The Importance of Orientation in Evaluating Recovery in Pediatric Traumatic Brain Injury
- *Corresponding Author:
- Gillian Hotz
University of Miami Miller School of Medicine, Miami, FL, USA
E-mail: [email protected]
Received Date: February 22, 2014; Accepted Date: April 17, 2014; Published Date: April 22, 2014
Citation: Hotz G, Plante E, Helm-Estabrooks N, Nelson NW (2014) The Importance of Orientation in Evaluating Recovery in Pediatric Traumatic Brain Injury. Int J Phys Med Rehabil S5:004. doi: 10.4172/2329-9096.S5-004
Copyright: © 2014 Hotz G, et al. This is an open-access article distributed under the terms of the Creative Commons Attribution License, which permits unrestricted use, distribution, and reproduction in any medium, provided the original author and source are credited.

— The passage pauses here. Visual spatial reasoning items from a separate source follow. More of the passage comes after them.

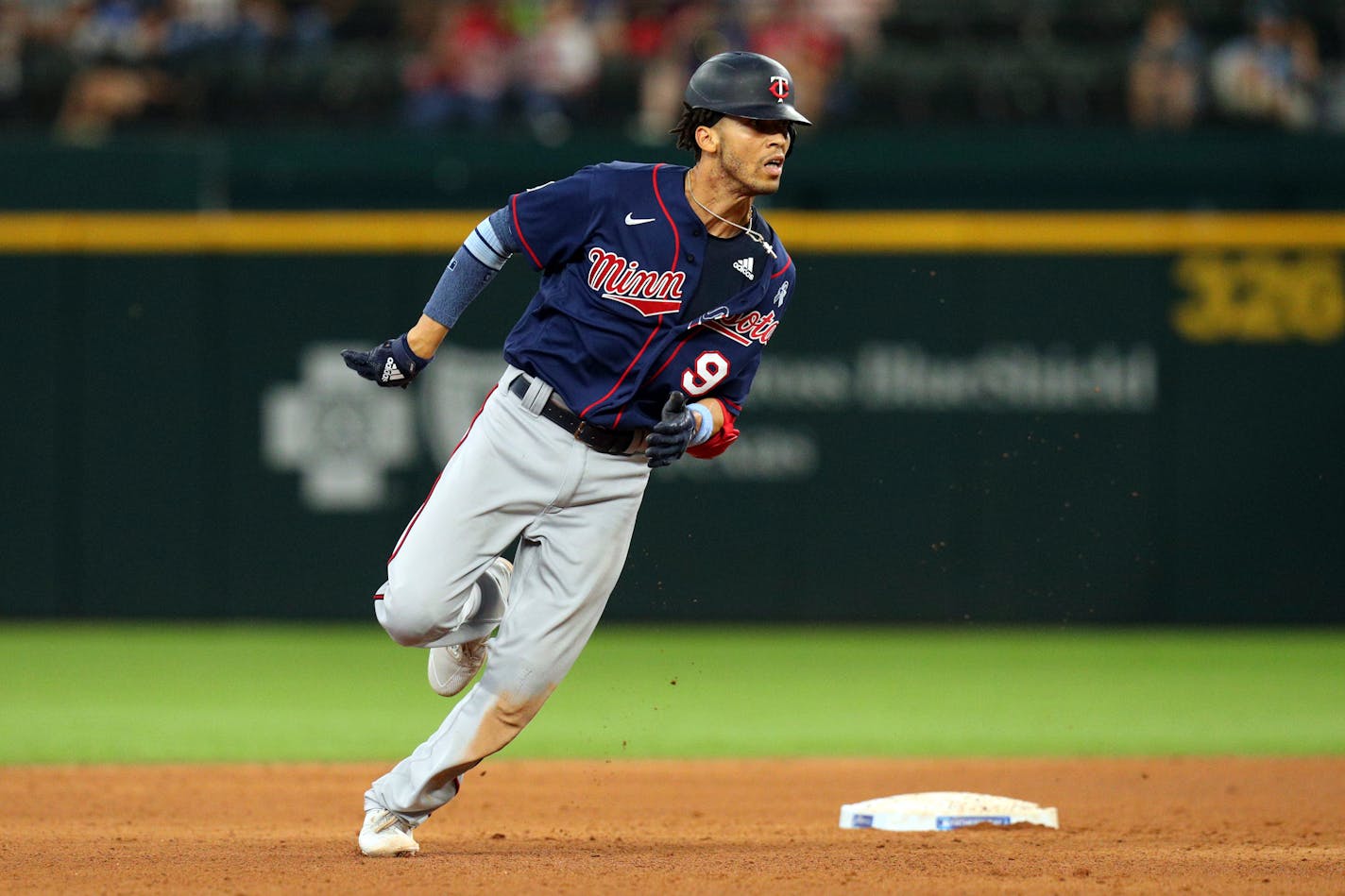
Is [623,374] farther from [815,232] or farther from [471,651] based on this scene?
[815,232]

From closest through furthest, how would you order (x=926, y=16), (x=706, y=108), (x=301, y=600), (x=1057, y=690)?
(x=706, y=108)
(x=1057, y=690)
(x=301, y=600)
(x=926, y=16)

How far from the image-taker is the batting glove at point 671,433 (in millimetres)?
4559

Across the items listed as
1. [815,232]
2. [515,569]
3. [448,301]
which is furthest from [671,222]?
[815,232]

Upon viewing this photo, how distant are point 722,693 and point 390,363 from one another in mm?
4576

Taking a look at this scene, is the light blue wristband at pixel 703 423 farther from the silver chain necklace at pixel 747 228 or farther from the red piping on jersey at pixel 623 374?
the silver chain necklace at pixel 747 228

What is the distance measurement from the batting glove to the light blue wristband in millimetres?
83

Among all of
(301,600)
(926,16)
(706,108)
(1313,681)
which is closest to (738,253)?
(706,108)

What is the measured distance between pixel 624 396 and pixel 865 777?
2.58 metres

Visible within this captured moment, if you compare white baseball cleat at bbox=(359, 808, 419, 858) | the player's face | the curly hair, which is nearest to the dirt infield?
white baseball cleat at bbox=(359, 808, 419, 858)

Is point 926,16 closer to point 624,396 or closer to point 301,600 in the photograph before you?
point 301,600

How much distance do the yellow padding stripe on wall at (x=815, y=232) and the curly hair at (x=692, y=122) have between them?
19.6 ft

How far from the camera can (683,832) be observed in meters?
5.62

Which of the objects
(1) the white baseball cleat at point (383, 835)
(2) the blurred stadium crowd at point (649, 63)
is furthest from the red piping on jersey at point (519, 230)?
(2) the blurred stadium crowd at point (649, 63)

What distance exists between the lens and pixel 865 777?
674 centimetres
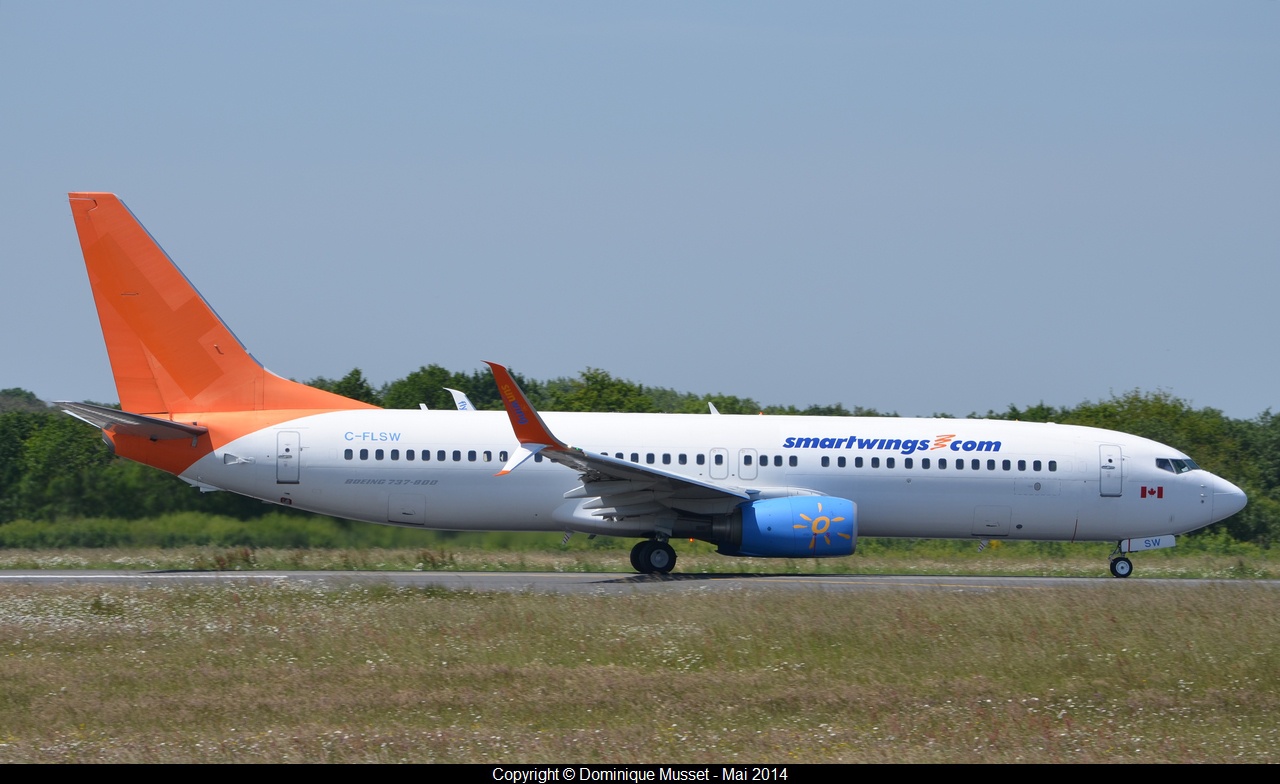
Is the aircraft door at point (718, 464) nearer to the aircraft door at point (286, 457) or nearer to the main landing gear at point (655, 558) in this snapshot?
the main landing gear at point (655, 558)

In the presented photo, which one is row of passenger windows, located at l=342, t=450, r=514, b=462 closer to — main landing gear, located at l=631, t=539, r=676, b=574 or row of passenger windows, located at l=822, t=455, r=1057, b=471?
main landing gear, located at l=631, t=539, r=676, b=574

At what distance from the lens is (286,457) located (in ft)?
72.4

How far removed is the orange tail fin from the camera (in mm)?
22641

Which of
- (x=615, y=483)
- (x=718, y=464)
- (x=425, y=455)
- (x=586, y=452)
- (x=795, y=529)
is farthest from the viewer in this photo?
(x=718, y=464)

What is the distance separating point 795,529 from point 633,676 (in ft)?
29.7

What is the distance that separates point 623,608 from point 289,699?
5.90m

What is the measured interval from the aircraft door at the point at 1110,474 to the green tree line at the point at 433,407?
12.9 meters

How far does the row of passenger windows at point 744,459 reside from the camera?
22172 millimetres

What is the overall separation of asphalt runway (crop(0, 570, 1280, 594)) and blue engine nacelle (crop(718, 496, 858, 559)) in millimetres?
529

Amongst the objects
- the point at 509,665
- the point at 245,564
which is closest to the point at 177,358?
the point at 245,564

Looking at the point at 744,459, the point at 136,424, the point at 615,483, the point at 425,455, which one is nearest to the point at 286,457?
the point at 425,455

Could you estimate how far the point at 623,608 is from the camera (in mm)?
16188

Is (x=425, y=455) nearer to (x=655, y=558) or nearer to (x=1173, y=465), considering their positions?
(x=655, y=558)

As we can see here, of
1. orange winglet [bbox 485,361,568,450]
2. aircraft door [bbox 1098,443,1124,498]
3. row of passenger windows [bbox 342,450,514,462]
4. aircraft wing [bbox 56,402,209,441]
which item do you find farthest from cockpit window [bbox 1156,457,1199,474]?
aircraft wing [bbox 56,402,209,441]
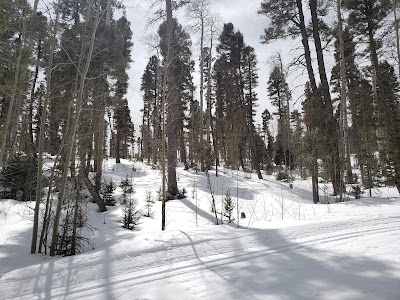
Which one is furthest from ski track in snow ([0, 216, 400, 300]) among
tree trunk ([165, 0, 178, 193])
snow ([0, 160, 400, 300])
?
tree trunk ([165, 0, 178, 193])

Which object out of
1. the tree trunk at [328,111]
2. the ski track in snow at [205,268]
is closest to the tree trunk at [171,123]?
the ski track in snow at [205,268]

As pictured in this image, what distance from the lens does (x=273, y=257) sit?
159 inches

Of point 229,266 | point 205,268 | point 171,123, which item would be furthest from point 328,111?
point 205,268

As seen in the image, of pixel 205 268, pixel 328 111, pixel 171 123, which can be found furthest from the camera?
pixel 328 111

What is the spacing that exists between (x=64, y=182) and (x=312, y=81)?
34.9ft

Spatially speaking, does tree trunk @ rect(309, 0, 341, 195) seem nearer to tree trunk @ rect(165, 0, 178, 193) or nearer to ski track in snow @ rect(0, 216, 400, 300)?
ski track in snow @ rect(0, 216, 400, 300)

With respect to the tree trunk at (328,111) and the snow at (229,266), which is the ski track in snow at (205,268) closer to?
the snow at (229,266)

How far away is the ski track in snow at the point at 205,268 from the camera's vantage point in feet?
10.5

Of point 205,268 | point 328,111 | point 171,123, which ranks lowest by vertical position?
point 205,268

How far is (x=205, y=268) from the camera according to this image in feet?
12.5

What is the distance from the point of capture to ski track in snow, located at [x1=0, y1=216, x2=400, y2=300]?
3195mm

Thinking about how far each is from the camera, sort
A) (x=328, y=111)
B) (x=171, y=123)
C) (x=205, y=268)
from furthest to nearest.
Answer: (x=328, y=111), (x=171, y=123), (x=205, y=268)

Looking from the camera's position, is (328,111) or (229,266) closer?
(229,266)

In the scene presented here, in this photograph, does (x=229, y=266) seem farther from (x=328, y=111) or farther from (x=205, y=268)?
(x=328, y=111)
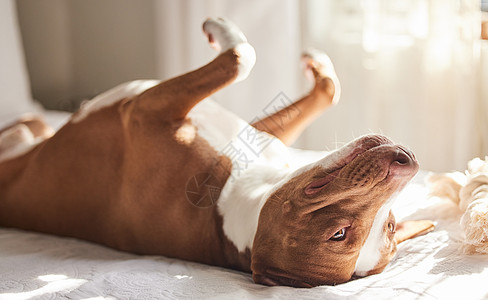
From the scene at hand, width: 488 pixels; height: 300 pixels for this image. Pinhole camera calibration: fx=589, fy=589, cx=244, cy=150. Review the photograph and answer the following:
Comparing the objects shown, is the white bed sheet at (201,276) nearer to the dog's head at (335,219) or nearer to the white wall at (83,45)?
the dog's head at (335,219)

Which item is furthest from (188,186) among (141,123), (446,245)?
(446,245)

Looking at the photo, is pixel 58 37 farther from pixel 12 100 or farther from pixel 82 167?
pixel 82 167

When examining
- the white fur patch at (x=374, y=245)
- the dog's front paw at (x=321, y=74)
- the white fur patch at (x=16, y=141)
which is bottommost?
the white fur patch at (x=374, y=245)

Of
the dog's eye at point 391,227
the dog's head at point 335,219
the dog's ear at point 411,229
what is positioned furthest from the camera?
the dog's ear at point 411,229

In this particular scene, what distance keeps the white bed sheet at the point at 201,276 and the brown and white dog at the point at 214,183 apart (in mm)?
42

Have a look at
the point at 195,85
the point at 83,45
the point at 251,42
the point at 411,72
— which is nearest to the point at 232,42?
the point at 195,85

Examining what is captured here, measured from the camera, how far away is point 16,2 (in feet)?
11.3

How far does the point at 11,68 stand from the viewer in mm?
2861

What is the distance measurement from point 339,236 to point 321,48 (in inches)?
74.5

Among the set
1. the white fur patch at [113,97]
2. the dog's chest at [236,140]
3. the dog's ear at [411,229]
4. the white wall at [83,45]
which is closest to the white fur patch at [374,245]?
the dog's ear at [411,229]

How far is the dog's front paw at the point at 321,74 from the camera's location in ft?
6.09

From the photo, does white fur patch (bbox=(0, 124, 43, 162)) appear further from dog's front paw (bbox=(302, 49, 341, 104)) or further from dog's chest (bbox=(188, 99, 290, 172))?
dog's front paw (bbox=(302, 49, 341, 104))

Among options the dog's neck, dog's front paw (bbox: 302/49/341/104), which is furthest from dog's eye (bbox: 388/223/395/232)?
dog's front paw (bbox: 302/49/341/104)

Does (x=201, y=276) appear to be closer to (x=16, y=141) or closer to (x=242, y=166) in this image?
(x=242, y=166)
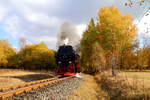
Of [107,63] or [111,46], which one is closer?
[111,46]

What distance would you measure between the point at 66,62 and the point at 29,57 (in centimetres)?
4486

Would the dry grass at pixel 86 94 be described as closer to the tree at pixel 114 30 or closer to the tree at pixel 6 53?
the tree at pixel 114 30

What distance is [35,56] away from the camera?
201ft

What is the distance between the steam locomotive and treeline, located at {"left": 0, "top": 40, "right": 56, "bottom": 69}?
39.1 meters

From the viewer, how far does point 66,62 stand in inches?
818

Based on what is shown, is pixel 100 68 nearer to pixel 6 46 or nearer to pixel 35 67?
pixel 35 67

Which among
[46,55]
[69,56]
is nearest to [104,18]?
[69,56]

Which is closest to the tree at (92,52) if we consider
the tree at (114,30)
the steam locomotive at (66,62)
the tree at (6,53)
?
the tree at (114,30)

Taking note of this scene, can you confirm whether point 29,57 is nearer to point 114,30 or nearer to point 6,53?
point 6,53

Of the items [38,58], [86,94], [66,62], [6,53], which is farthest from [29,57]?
[86,94]

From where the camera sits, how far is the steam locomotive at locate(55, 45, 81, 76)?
2039cm

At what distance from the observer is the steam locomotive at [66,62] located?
20.4m

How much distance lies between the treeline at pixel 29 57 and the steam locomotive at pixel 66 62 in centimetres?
3911

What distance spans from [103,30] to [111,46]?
2854mm
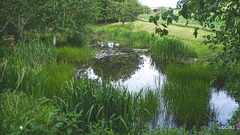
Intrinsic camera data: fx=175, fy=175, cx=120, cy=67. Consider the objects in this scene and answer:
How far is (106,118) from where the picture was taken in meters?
2.99

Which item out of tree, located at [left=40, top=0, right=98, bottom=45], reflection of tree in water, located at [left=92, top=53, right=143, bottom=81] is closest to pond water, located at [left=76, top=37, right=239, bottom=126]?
reflection of tree in water, located at [left=92, top=53, right=143, bottom=81]

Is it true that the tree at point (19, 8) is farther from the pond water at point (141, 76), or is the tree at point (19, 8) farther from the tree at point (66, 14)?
the pond water at point (141, 76)

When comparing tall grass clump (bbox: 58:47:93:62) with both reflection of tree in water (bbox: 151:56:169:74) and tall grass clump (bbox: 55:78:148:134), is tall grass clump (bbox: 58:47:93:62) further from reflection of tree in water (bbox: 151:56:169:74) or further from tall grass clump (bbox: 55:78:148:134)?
tall grass clump (bbox: 55:78:148:134)

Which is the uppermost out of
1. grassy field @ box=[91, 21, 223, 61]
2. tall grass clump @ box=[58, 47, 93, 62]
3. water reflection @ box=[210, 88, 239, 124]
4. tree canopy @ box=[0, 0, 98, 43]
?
tree canopy @ box=[0, 0, 98, 43]

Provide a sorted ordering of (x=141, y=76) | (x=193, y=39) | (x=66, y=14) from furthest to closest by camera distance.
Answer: (x=193, y=39)
(x=66, y=14)
(x=141, y=76)

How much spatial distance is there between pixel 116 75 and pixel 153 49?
4613 mm

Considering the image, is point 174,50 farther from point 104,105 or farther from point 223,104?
point 104,105

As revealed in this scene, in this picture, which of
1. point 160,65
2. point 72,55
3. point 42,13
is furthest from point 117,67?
point 42,13

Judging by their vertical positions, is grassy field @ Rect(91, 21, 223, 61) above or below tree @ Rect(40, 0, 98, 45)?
below

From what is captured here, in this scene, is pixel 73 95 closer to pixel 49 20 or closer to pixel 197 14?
pixel 197 14

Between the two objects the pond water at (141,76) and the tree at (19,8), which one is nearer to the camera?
the pond water at (141,76)

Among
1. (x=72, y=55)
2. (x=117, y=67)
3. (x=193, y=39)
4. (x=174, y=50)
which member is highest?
(x=193, y=39)

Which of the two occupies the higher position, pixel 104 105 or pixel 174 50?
pixel 174 50

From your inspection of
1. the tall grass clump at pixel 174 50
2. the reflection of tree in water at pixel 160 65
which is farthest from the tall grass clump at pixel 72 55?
the tall grass clump at pixel 174 50
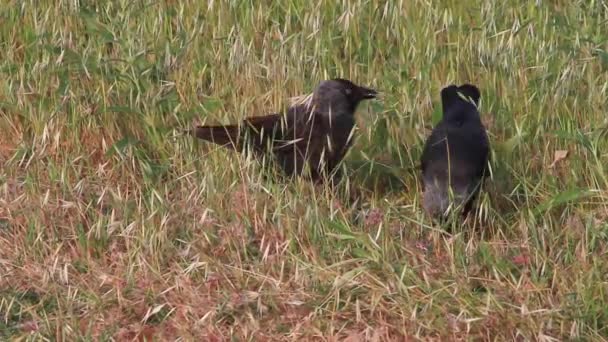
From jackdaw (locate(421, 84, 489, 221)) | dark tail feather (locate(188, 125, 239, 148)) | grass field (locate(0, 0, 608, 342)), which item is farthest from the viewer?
dark tail feather (locate(188, 125, 239, 148))

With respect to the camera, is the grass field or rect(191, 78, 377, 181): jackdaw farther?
rect(191, 78, 377, 181): jackdaw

Objective: Decisions about whether children who have sustained a traumatic brain injury are ready to transition from a medical facility to home and school life requires insight into their cognitive status. This study evaluates whether orientation to time, place, and self (Ox3) serves as sufficient indicator of general cognitive status to support such decisions. Design: Participants with and without TBI were administered the PTBI in one to three individual testing sessions. Performance on Ox3 items were compared between groups, as well as performance on subtests representing broader cognitive and linguistic skills. Setting: Pediatric brain injury in patient acute and rehab units. Participants: Twenty-eight children with TBI (18 male, 10 female) between the ages of 6 and 16 years of age served as participants. Of these, 12 were initially classified as severe, 6 moderate, and 10 mild on the Glasgow Coma Scale. Interventions: NA Main Outcome Measures: The Pediatric Test of Brain Injury (PTBI) is a criterion-referenced, standardized test designed to measure neurocognitive, language and literacy abilities in children recovering from brain injury. The entire test, including its Orientation subtest, was administered to participants during the acute phase of recovery (within 3 months of injury). Results: Despite no differences between the TBI and control group on the Orientation subtests, deficits occurred in other cognitive-linguistic domains that are relevant to functioning outside medical and rehabilitation environments. Furthermore, even neurologically-normal children sometimes failed some Ox3 items. Conclusion: The findings on Orientation items from the PTBI indicates that caution is warranted in applying the “Ox3” standard for evaluating cognitive status to a pediatric TBI population.